The goal of this assignment is to give you prcatice working with accuracy and other recommender system metrics.
For this Project, I am using the dataset from UCI repository. http://eigentaste.berkeley.edu/dataset/
I am using the “Jester” Joke Recommender System dataset which has more than 6 million ratings of jokes by different users.
#import required library, recommenderlab also contains the actual jokes in JesterJokes
library(recommenderlab)
## Loading required package: Matrix
## Loading required package: arules
##
## Attaching package: 'arules'
## The following objects are masked from 'package:base':
##
## abbreviate, write
## Loading required package: proxy
##
## Attaching package: 'proxy'
## The following object is masked from 'package:Matrix':
##
## as.matrix
## The following objects are masked from 'package:stats':
##
## as.dist, dist
## The following object is masked from 'package:base':
##
## as.matrix
## Loading required package: registry
## Registered S3 methods overwritten by 'registry':
## method from
## print.registry_field proxy
## print.registry_entry proxy
library(ggplot2)
#using Jester5k(Sample) for ratings of package recommenderlab (5000 users and 100 jokes with ratings between -10.00 to 10.00)
data(Jester5k)
Jester <- Jester5k
# number of ratings -- 362106
nratings(Jester)
## [1] 362106
# number of ratings per user
summary(rowCounts(Jester))
## Min. 1st Qu. Median Mean 3rd Qu. Max.
## 36.00 53.00 72.00 72.42 100.00 100.00
# Histogram of rating distribution
hist(getRatings(Jester), main="Distribution of ratings",xlab="Rating",ylab="Frequency")

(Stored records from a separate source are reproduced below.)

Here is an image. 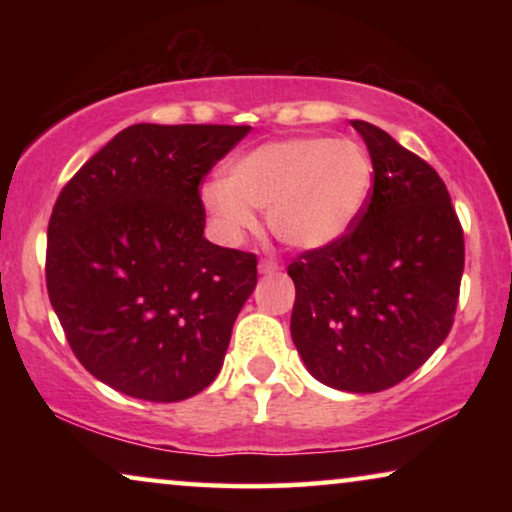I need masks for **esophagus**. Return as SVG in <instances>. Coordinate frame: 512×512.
<instances>
[{
    "label": "esophagus",
    "mask_w": 512,
    "mask_h": 512,
    "mask_svg": "<svg viewBox=\"0 0 512 512\" xmlns=\"http://www.w3.org/2000/svg\"><path fill=\"white\" fill-rule=\"evenodd\" d=\"M258 272H261V275H275V272H279V263L272 261V258H263V261L258 263Z\"/></svg>",
    "instance_id": "34e87169"
}]
</instances>
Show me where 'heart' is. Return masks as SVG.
<instances>
[{
    "label": "heart",
    "instance_id": "b5f03b06",
    "mask_svg": "<svg viewBox=\"0 0 512 512\" xmlns=\"http://www.w3.org/2000/svg\"><path fill=\"white\" fill-rule=\"evenodd\" d=\"M373 158L354 139L284 137L230 160L226 179L200 188L221 242L240 244L256 228L251 209L291 249H324L342 240L373 193Z\"/></svg>",
    "mask_w": 512,
    "mask_h": 512
}]
</instances>
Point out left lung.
<instances>
[{"instance_id":"8db88e82","label":"left lung","mask_w":512,"mask_h":512,"mask_svg":"<svg viewBox=\"0 0 512 512\" xmlns=\"http://www.w3.org/2000/svg\"><path fill=\"white\" fill-rule=\"evenodd\" d=\"M352 128L373 158V193L342 240L289 265L291 338L326 387L375 394L415 373L450 333L464 230L426 160L377 125Z\"/></svg>"}]
</instances>
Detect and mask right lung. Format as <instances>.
<instances>
[{"label":"right lung","mask_w":512,"mask_h":512,"mask_svg":"<svg viewBox=\"0 0 512 512\" xmlns=\"http://www.w3.org/2000/svg\"><path fill=\"white\" fill-rule=\"evenodd\" d=\"M249 130L130 125L55 200L48 298L76 359L111 389L174 403L219 375L258 261L202 235L200 181Z\"/></svg>","instance_id":"right-lung-1"}]
</instances>
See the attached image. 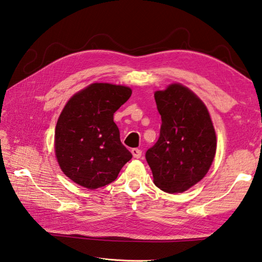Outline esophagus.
<instances>
[{
  "label": "esophagus",
  "mask_w": 262,
  "mask_h": 262,
  "mask_svg": "<svg viewBox=\"0 0 262 262\" xmlns=\"http://www.w3.org/2000/svg\"><path fill=\"white\" fill-rule=\"evenodd\" d=\"M131 152H132L133 157H135V158H137V159L140 158L141 155H142V151H141L140 149H138V148H133V149L131 150Z\"/></svg>",
  "instance_id": "34e87169"
}]
</instances>
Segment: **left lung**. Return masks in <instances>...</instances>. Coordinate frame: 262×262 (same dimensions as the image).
I'll use <instances>...</instances> for the list:
<instances>
[{
    "label": "left lung",
    "instance_id": "8db88e82",
    "mask_svg": "<svg viewBox=\"0 0 262 262\" xmlns=\"http://www.w3.org/2000/svg\"><path fill=\"white\" fill-rule=\"evenodd\" d=\"M160 136L147 150L154 183L166 193H183L204 178L216 152V136L205 104L182 84L155 93Z\"/></svg>",
    "mask_w": 262,
    "mask_h": 262
}]
</instances>
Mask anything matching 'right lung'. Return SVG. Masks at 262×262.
I'll use <instances>...</instances> for the list:
<instances>
[{
  "label": "right lung",
  "instance_id": "obj_1",
  "mask_svg": "<svg viewBox=\"0 0 262 262\" xmlns=\"http://www.w3.org/2000/svg\"><path fill=\"white\" fill-rule=\"evenodd\" d=\"M132 94L130 87L94 83L63 107L55 131V152L62 172L85 188L114 182L132 155L120 140L113 115Z\"/></svg>",
  "mask_w": 262,
  "mask_h": 262
}]
</instances>
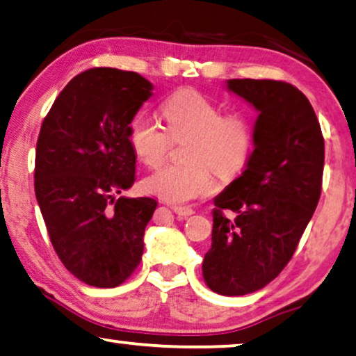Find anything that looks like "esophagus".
<instances>
[{"label": "esophagus", "mask_w": 356, "mask_h": 356, "mask_svg": "<svg viewBox=\"0 0 356 356\" xmlns=\"http://www.w3.org/2000/svg\"><path fill=\"white\" fill-rule=\"evenodd\" d=\"M172 210L177 213V215H181V216H191V215H193V208H191V207H181V205H175V207H172Z\"/></svg>", "instance_id": "34e87169"}]
</instances>
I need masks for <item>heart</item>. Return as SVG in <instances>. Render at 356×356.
Segmentation results:
<instances>
[{"label":"heart","instance_id":"b5f03b06","mask_svg":"<svg viewBox=\"0 0 356 356\" xmlns=\"http://www.w3.org/2000/svg\"><path fill=\"white\" fill-rule=\"evenodd\" d=\"M165 129L145 113L129 123V141L141 163L149 168L168 156L172 140L191 136L187 164H164L143 181L145 191L170 203H187L210 195L215 181L238 175L254 148V129L243 113H225L220 104L193 91L179 89L161 104Z\"/></svg>","mask_w":356,"mask_h":356}]
</instances>
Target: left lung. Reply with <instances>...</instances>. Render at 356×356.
<instances>
[{
	"instance_id": "obj_1",
	"label": "left lung",
	"mask_w": 356,
	"mask_h": 356,
	"mask_svg": "<svg viewBox=\"0 0 356 356\" xmlns=\"http://www.w3.org/2000/svg\"><path fill=\"white\" fill-rule=\"evenodd\" d=\"M259 111L254 151L241 177L215 198L203 280L243 296L268 285L290 262L322 188L324 136L300 89L273 79H227Z\"/></svg>"
}]
</instances>
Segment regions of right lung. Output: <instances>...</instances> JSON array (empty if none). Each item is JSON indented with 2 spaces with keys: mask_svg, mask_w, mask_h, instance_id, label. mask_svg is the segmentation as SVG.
Instances as JSON below:
<instances>
[{
  "mask_svg": "<svg viewBox=\"0 0 356 356\" xmlns=\"http://www.w3.org/2000/svg\"><path fill=\"white\" fill-rule=\"evenodd\" d=\"M151 91L135 71L91 68L66 84L42 122L35 197L56 255L86 285H122L141 260L158 203L115 195L136 179L129 123Z\"/></svg>",
  "mask_w": 356,
  "mask_h": 356,
  "instance_id": "1",
  "label": "right lung"
}]
</instances>
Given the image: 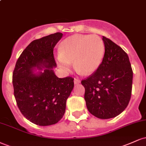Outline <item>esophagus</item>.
<instances>
[{
    "label": "esophagus",
    "mask_w": 146,
    "mask_h": 146,
    "mask_svg": "<svg viewBox=\"0 0 146 146\" xmlns=\"http://www.w3.org/2000/svg\"><path fill=\"white\" fill-rule=\"evenodd\" d=\"M80 82H81V81H80L79 79H77V78L74 79V84H80Z\"/></svg>",
    "instance_id": "obj_1"
}]
</instances>
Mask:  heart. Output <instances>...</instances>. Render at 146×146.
<instances>
[{
  "label": "heart",
  "instance_id": "b5f03b06",
  "mask_svg": "<svg viewBox=\"0 0 146 146\" xmlns=\"http://www.w3.org/2000/svg\"><path fill=\"white\" fill-rule=\"evenodd\" d=\"M104 53V44L98 36L75 34L61 42L58 61L60 67L68 71L75 60L77 71L89 75L101 64Z\"/></svg>",
  "mask_w": 146,
  "mask_h": 146
}]
</instances>
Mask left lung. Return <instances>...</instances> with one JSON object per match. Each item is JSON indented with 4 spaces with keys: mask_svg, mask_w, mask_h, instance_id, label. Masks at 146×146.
<instances>
[{
    "mask_svg": "<svg viewBox=\"0 0 146 146\" xmlns=\"http://www.w3.org/2000/svg\"><path fill=\"white\" fill-rule=\"evenodd\" d=\"M105 53L98 69L81 83L88 111L103 119L115 117L126 108L131 98L133 72L127 53L103 36Z\"/></svg>",
    "mask_w": 146,
    "mask_h": 146,
    "instance_id": "left-lung-1",
    "label": "left lung"
}]
</instances>
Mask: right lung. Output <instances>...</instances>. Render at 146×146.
<instances>
[{
    "mask_svg": "<svg viewBox=\"0 0 146 146\" xmlns=\"http://www.w3.org/2000/svg\"><path fill=\"white\" fill-rule=\"evenodd\" d=\"M62 36L58 32L31 42L20 56L13 72L18 108L27 119L42 126L55 124L62 118L66 100L74 87V79L58 78L53 69L56 66L53 48ZM36 68L40 71L34 73Z\"/></svg>",
    "mask_w": 146,
    "mask_h": 146,
    "instance_id": "1",
    "label": "right lung"
}]
</instances>
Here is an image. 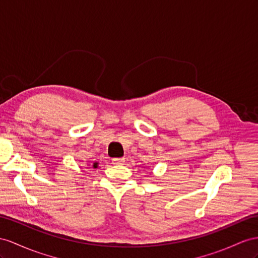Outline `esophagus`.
<instances>
[{
  "instance_id": "34e87169",
  "label": "esophagus",
  "mask_w": 258,
  "mask_h": 258,
  "mask_svg": "<svg viewBox=\"0 0 258 258\" xmlns=\"http://www.w3.org/2000/svg\"><path fill=\"white\" fill-rule=\"evenodd\" d=\"M124 161V158H113V159H112V163L113 164H122Z\"/></svg>"
}]
</instances>
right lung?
I'll use <instances>...</instances> for the list:
<instances>
[{
  "mask_svg": "<svg viewBox=\"0 0 258 258\" xmlns=\"http://www.w3.org/2000/svg\"><path fill=\"white\" fill-rule=\"evenodd\" d=\"M92 168H98V162H94V164H92Z\"/></svg>",
  "mask_w": 258,
  "mask_h": 258,
  "instance_id": "1",
  "label": "right lung"
}]
</instances>
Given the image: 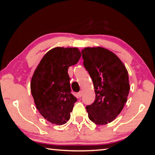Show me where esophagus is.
Masks as SVG:
<instances>
[{
	"label": "esophagus",
	"mask_w": 155,
	"mask_h": 155,
	"mask_svg": "<svg viewBox=\"0 0 155 155\" xmlns=\"http://www.w3.org/2000/svg\"><path fill=\"white\" fill-rule=\"evenodd\" d=\"M82 91H79V92H78L77 94V96L78 97H79V98H81V96H82Z\"/></svg>",
	"instance_id": "34e87169"
}]
</instances>
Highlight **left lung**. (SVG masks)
Masks as SVG:
<instances>
[{
  "mask_svg": "<svg viewBox=\"0 0 155 155\" xmlns=\"http://www.w3.org/2000/svg\"><path fill=\"white\" fill-rule=\"evenodd\" d=\"M83 65L92 79L96 98L86 106L88 117L98 125L112 122L124 108L130 86L124 65L114 53L101 47L81 51Z\"/></svg>",
  "mask_w": 155,
  "mask_h": 155,
  "instance_id": "8db88e82",
  "label": "left lung"
}]
</instances>
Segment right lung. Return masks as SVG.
I'll list each match as a JSON object with an SVG mask.
<instances>
[{
  "instance_id": "obj_1",
  "label": "right lung",
  "mask_w": 155,
  "mask_h": 155,
  "mask_svg": "<svg viewBox=\"0 0 155 155\" xmlns=\"http://www.w3.org/2000/svg\"><path fill=\"white\" fill-rule=\"evenodd\" d=\"M81 54L77 48L57 47L41 59L34 72L31 91L37 109L52 124L66 123L77 98L71 94L68 68L77 64Z\"/></svg>"
}]
</instances>
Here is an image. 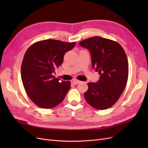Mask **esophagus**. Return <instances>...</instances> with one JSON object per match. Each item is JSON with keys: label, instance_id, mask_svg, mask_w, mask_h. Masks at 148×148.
I'll list each match as a JSON object with an SVG mask.
<instances>
[{"label": "esophagus", "instance_id": "1", "mask_svg": "<svg viewBox=\"0 0 148 148\" xmlns=\"http://www.w3.org/2000/svg\"><path fill=\"white\" fill-rule=\"evenodd\" d=\"M71 83L72 84H78V83H79L80 82L79 80H78V79H72L71 80Z\"/></svg>", "mask_w": 148, "mask_h": 148}]
</instances>
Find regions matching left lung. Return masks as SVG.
<instances>
[{"mask_svg": "<svg viewBox=\"0 0 148 148\" xmlns=\"http://www.w3.org/2000/svg\"><path fill=\"white\" fill-rule=\"evenodd\" d=\"M79 44L90 51L92 68L100 75L97 83H88L85 99L95 109H108L119 100L126 86L128 77L126 53L117 42L100 36L89 38Z\"/></svg>", "mask_w": 148, "mask_h": 148, "instance_id": "8db88e82", "label": "left lung"}]
</instances>
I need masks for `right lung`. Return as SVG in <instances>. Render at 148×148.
I'll use <instances>...</instances> for the list:
<instances>
[{
	"mask_svg": "<svg viewBox=\"0 0 148 148\" xmlns=\"http://www.w3.org/2000/svg\"><path fill=\"white\" fill-rule=\"evenodd\" d=\"M75 44L46 39L34 43L26 50L21 66V80L28 97L38 107L51 109L64 99L70 82L60 83L52 73L62 65L65 52Z\"/></svg>",
	"mask_w": 148,
	"mask_h": 148,
	"instance_id": "1",
	"label": "right lung"
}]
</instances>
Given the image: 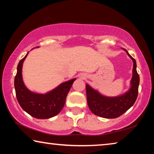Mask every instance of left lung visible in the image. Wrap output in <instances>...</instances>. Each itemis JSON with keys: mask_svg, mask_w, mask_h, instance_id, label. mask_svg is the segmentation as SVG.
<instances>
[{"mask_svg": "<svg viewBox=\"0 0 154 154\" xmlns=\"http://www.w3.org/2000/svg\"><path fill=\"white\" fill-rule=\"evenodd\" d=\"M125 51L134 62L131 88L128 92L117 97H106L86 84L88 105L90 111L96 116L104 118H117L128 110L137 100L139 92V75L137 71L136 60L126 49Z\"/></svg>", "mask_w": 154, "mask_h": 154, "instance_id": "8db88e82", "label": "left lung"}]
</instances>
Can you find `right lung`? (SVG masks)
<instances>
[{"label": "right lung", "instance_id": "obj_1", "mask_svg": "<svg viewBox=\"0 0 154 154\" xmlns=\"http://www.w3.org/2000/svg\"><path fill=\"white\" fill-rule=\"evenodd\" d=\"M28 54V52L17 65V73L14 79L17 100L21 107L34 118L37 119L52 118L58 115L64 107L66 96L76 79L62 83L56 89L45 94L30 92L25 86L22 75V64Z\"/></svg>", "mask_w": 154, "mask_h": 154}]
</instances>
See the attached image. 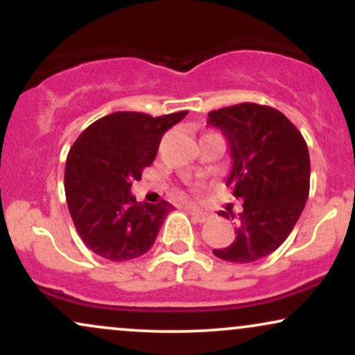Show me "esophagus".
<instances>
[{"mask_svg": "<svg viewBox=\"0 0 355 355\" xmlns=\"http://www.w3.org/2000/svg\"><path fill=\"white\" fill-rule=\"evenodd\" d=\"M189 214L191 215V218H193L195 222H198V223L207 222V220L210 218L209 214H205V211H200V210H190Z\"/></svg>", "mask_w": 355, "mask_h": 355, "instance_id": "obj_1", "label": "esophagus"}]
</instances>
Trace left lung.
<instances>
[{"label":"left lung","mask_w":355,"mask_h":355,"mask_svg":"<svg viewBox=\"0 0 355 355\" xmlns=\"http://www.w3.org/2000/svg\"><path fill=\"white\" fill-rule=\"evenodd\" d=\"M207 123L229 140L234 165L227 185L243 200L235 240L214 254L227 262H255L282 245L302 214L311 189L307 144L284 113L266 105L214 110ZM218 215L234 218L232 211Z\"/></svg>","instance_id":"1"}]
</instances>
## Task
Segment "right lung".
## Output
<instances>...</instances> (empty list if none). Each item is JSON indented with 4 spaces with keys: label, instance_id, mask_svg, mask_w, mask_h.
Masks as SVG:
<instances>
[{
    "label": "right lung",
    "instance_id": "right-lung-1",
    "mask_svg": "<svg viewBox=\"0 0 355 355\" xmlns=\"http://www.w3.org/2000/svg\"><path fill=\"white\" fill-rule=\"evenodd\" d=\"M187 113L115 112L76 138L67 157L64 193L80 239L96 255L125 262L152 248L173 207L137 202L130 189L153 164L166 130Z\"/></svg>",
    "mask_w": 355,
    "mask_h": 355
}]
</instances>
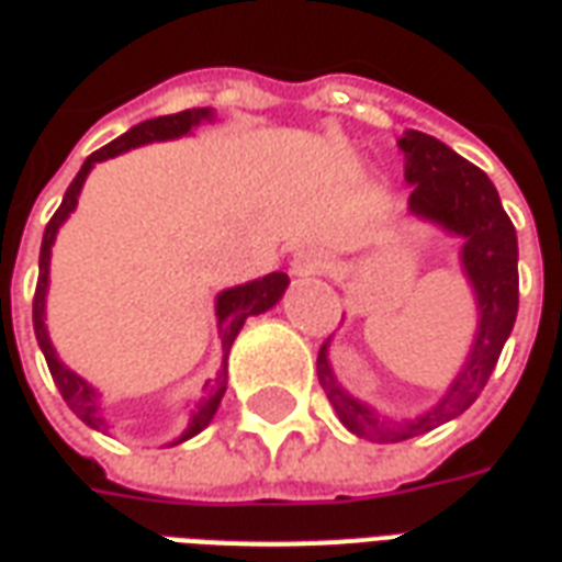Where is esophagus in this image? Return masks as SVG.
<instances>
[{"mask_svg": "<svg viewBox=\"0 0 562 562\" xmlns=\"http://www.w3.org/2000/svg\"><path fill=\"white\" fill-rule=\"evenodd\" d=\"M317 272H324V257H321L317 250H300V254L293 257V274L308 278V274Z\"/></svg>", "mask_w": 562, "mask_h": 562, "instance_id": "obj_1", "label": "esophagus"}]
</instances>
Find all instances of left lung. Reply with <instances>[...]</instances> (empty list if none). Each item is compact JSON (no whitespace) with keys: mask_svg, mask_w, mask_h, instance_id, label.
Here are the masks:
<instances>
[{"mask_svg":"<svg viewBox=\"0 0 562 562\" xmlns=\"http://www.w3.org/2000/svg\"><path fill=\"white\" fill-rule=\"evenodd\" d=\"M400 147L405 154V181L412 184L408 211L463 238L460 260L479 300V333L463 372L453 378L439 405L412 420L378 415L366 402L341 390L326 360L329 341H324L317 353V378L326 400L333 402L338 420L353 436L378 445L415 439L463 415L491 381L517 317V233L491 178L427 133L408 130L400 138Z\"/></svg>","mask_w":562,"mask_h":562,"instance_id":"1","label":"left lung"}]
</instances>
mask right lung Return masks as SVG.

# Histogram rating distribution: normalized
hist(getRatings(normalize(Jester)),
main="Distribution of ratings",
xlab="Rating",
ylab="Frequency")
# 'best' joke with highest average rating
best <- which.max(colMeans(Jester))
cat(JesterJokes[best])
## A guy goes into confession and says to the priest, "Father, I'm 80 years old, widower, with 11 grandchildren. Last night I met two beautiful flight attendants. They took me home and I made love to both of them. Twice." The priest said: "Well, my son, when was the last time you were in confession?" "Never Father, I'm Jewish." "So then, why are you telling me?" "I'm telling everybody."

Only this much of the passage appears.